Sitting against the ranger’s palings, listening to the birds, he had a dreamy feeling about it all. Queer creatures, human beings! So damned uncritical! Had he not been like that himself for years and years? The power of a label—that was what struck him, sitting there. Label a thing decently, and it was decent! Ah! but, ‘Rue by any other name would smell as sour!’ Conscience!—it was the deuce!

1922.


SALTA PRO NOBIS

(A Variation)

“The dancer, my Mother, is very sad. She sits with her head on her hands. She looks into the emptiness. It is frightful to watch. I have tried to make her pray, my Mother, but the poor girl does not know how; she has no belief. She refuses even to confess herself. She is pagan—but quite pagan. What could one do for her, my Mother—to cheer her a little during these hours? I have tried to make her tell me of her life. She does not answer. She sits and looks always into the emptiness. It does me harm in the heart to see her. Is there nothing one can do to comfort her a little before she dies? To die so young—so full of life; for her who has no faith! To be shot—so young, so beautiful; but it is frightful, my Mother!”

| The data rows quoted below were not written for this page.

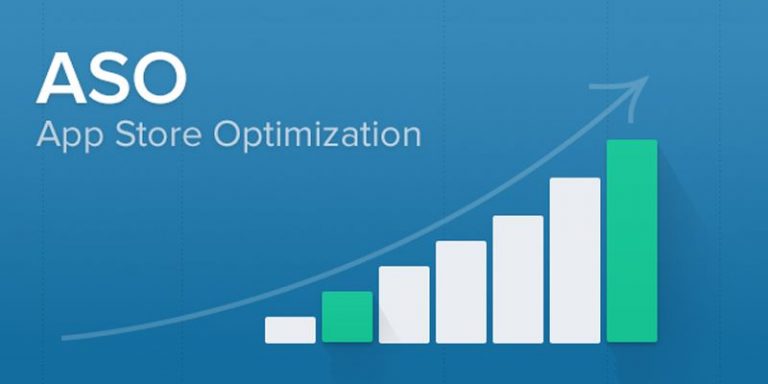 ASO
App Store Optimization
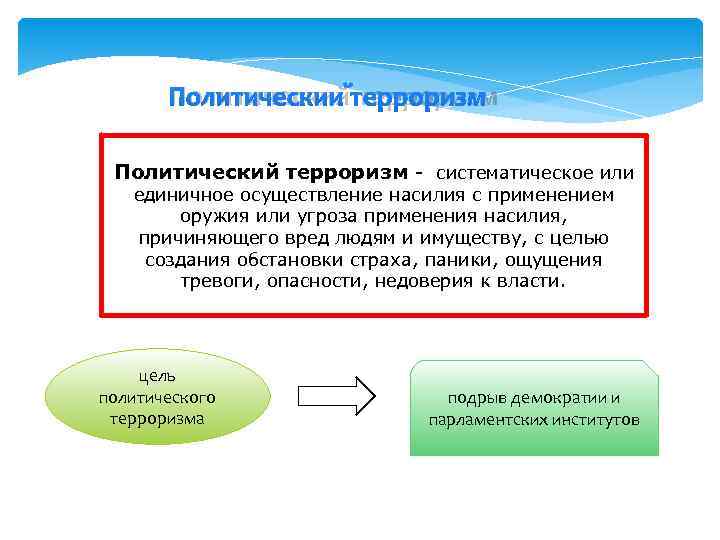 Политический терроризм

**Политический терроризм** - систематическое или единичное осуществление насилия с применением оружия или угроза применения насилия, причиняющего вред людям и имуществу, с целью создания обстановки страха, паники, ощущения тревоги, опасности, недоверия к власти.

цель политического терроризма

подрыв демократии и парламентских институтов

The little elderly Sister raised her hands and crossed them on her grey-clothed breast. Her eyes, brown and mild, looked up, questioning the face before her, wax-pale under its coif and smooth grey hair. Straight, thin, as it were bodiless, beneath her grey and white garb, the Mother Superior stood pondering. The spy-woman in her charge, a dancer with gipsy blood they said—or was it Moorish?—who had wormed secrets from her French naval lover and sold them to the Germans in Spain. At the trial they said there was no doubt. And they had brought her to the convent saying: “Keep her for us till the fifteenth. She will be better with you than in prison.” To be shot—a woman! It made one shiver! And yet—it was war! It was for France!

And, looking down at the little elderly Sister, the Mother Superior answered:

“One must see, my daughter. Take me to her cell.”